Cara Membaca Rekam Jejak Pejabat
Pencitraan Adalah Iklan Komersial
Pencitraan politik tidak berbeda dengan iklan mi instan di televisi. Dalam iklan, mi instan dimasak oleh koki tersenyum, dihidangkan di piring porselen, dilengkapi potongan daging dan sayur segar. Realitasnya? Hanya bumbu serbuk, mi kering, dan air panas. Iklan dirancang untuk menyembunyikan realitas dan menonjolkan fantasi.
Sama halnya dengan pejabat publik. Video blusukan, foto tersenyum dengan rakyat, atau caption religius di media sosial adalah iklan komersial politik. Jangan pernah membeli "produk" kepemimpinan hanya dari bungkusnya.
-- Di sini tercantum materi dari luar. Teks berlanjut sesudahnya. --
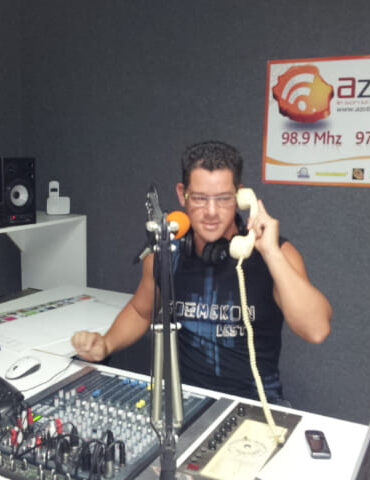 Capitainejoe de passage dans les sudio de notre confrère AzotRadio.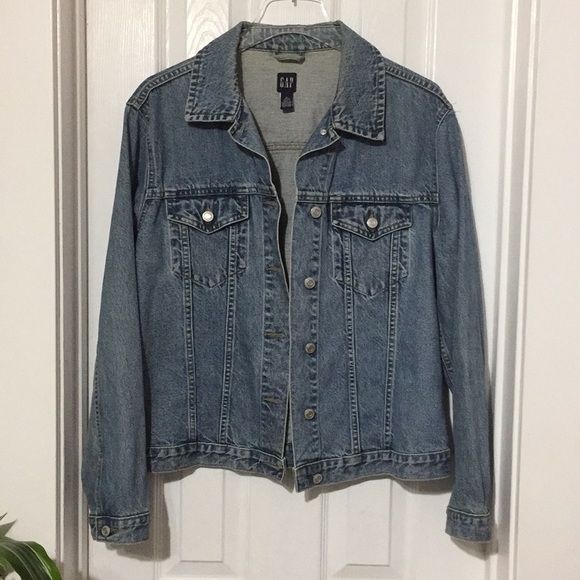 GAP Jackets & Blazers - Classic Gap Jean Jacket size Large (hh)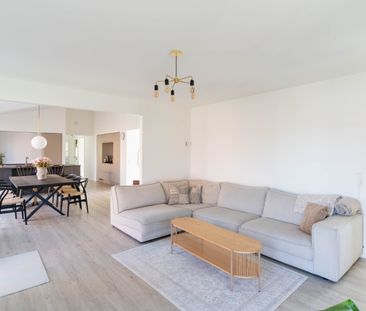 Moderne villa med masser af plads og solrig terrasse - Foto 3
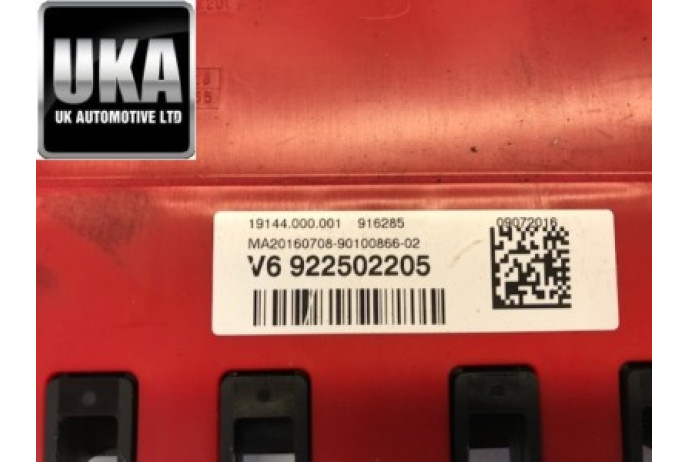 2016 BMW M4 4 SERIES F83 POWER DISTRIBUTION MODULE BOX RELAY 922502205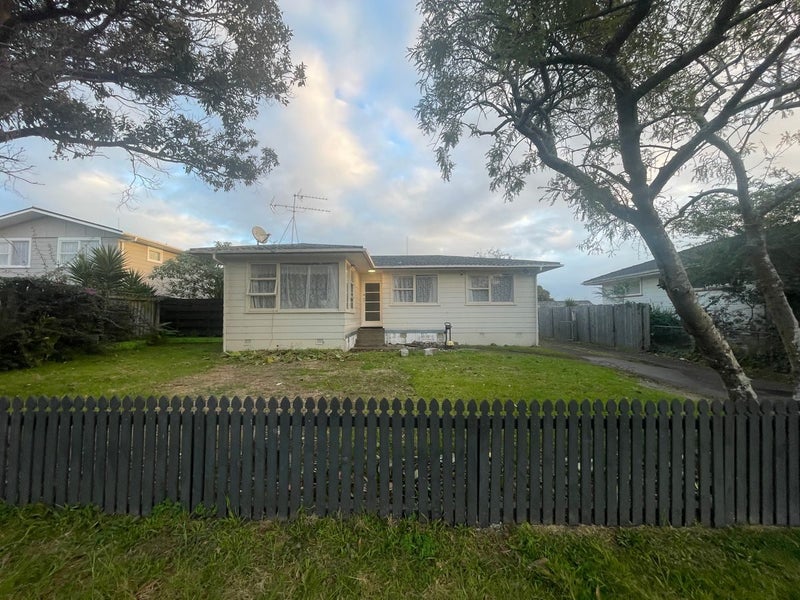 80 Wordsworth Road, Manurewa, Auckland - Carousel 1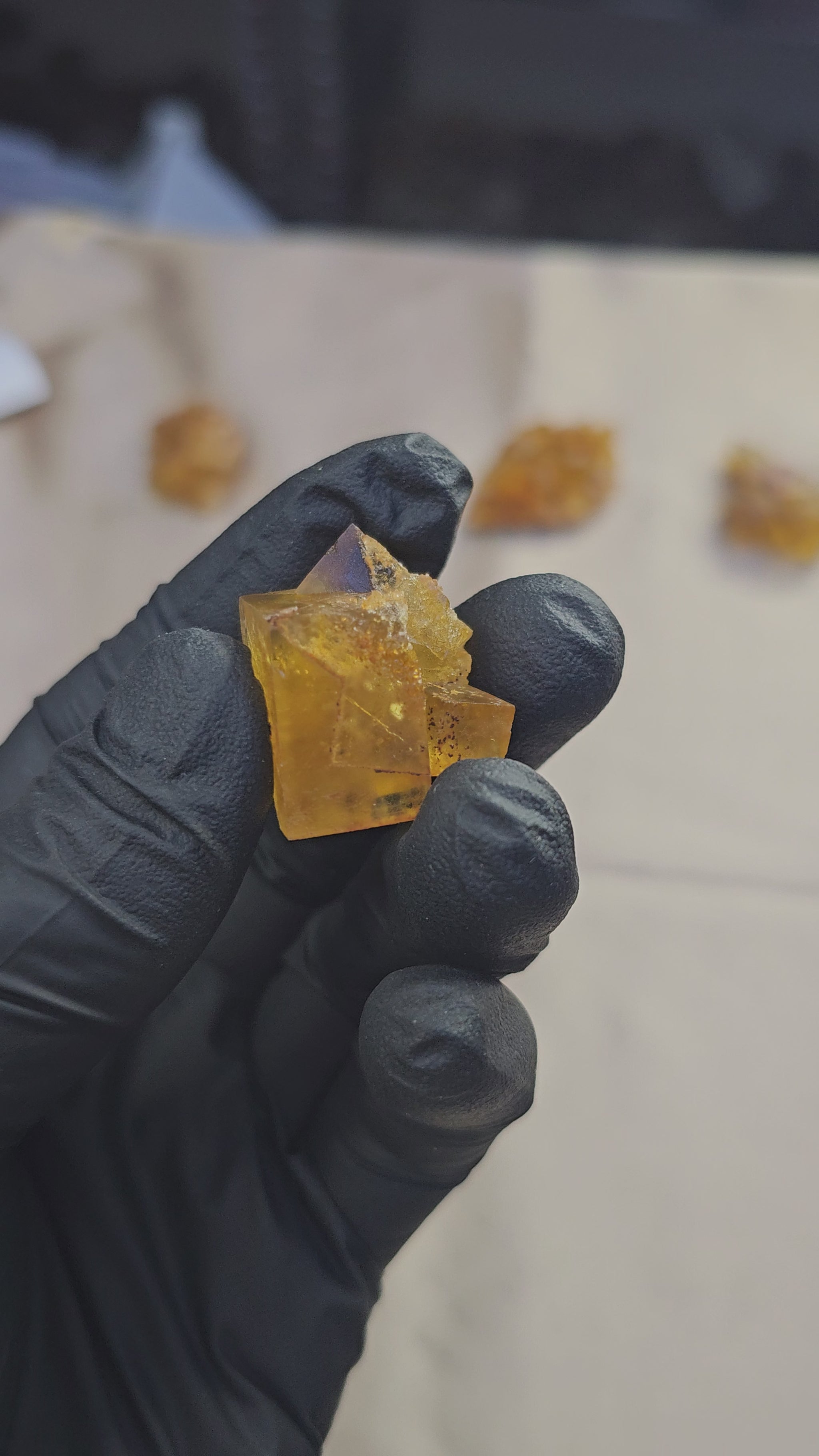 Fluorite jaune dorée translucide d'Aouli au Maroc 17g - Vue en 360°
Audit Integritas Mandiri (Candidate Evaluation Card)
Untuk membaca pejabat publik secara benar, periksa rekam jejak mereka lewat dimensi berikut sebelum Anda menyerahkan mandat/suara Anda:
-
Konsistensi (Ucapan vs Tindakan):
Apa yang dia katakan saat belum berkuasa, dibandingkan dengan tindakannya saat punya wewenang? Jejak digital tidak bisa berbohong. Jika saat kampanye ia berjanji menolak penggusuran atau revisi UU X, lalu setelah menjabat ia justru menandatangani pengesahan UU tersebut, maka ia gagal di uji konsistensi. -
Transparansi Kekayaan (LHKPN):
Buka situs e-LHKPN KPK. Cari nama pejabat tersebut. Apakah harta kekayaannya masuk akal dengan profil gajinya sebagai penyelenggara negara? Apakah ada lonjakan gila-gilaan sesaat setelah dia menjabat posisi basah? Jika ya, itu alarm keras. -
Relasi dan Konflik Kepentingan:
Pejabat X sedang memutuskan aturan impor pangan. Cek, apakah keluarga atau kroninya memiliki bisnis impor pangan? Evaluasi siapa yang paling diuntungkan dari kebijakan yang sering ia usulkan. -
Respons Terhadap Kritik Publik:
Pemimpin otoriter bersembunyi di balik kekuasaan untuk membungkam pengkritik (misal lewat laporan UU ITE). Pemimpin demokratis beradu argumen dengan data. Cara seorang pejabat merespons kritik menunjukkan kedalaman kualitas mentalnya.
Mulai sekarang, ketika teman Anda berdebat membela kandidat idolanya karena "beliau orang baik", tantang mereka dengan data: "Tunjukkan pada saya 3 kebijakan yang ia tanda tangani yang berpihak pada kelas menengah bawah, dan buktikan kekayaannya wajar di LHKPN."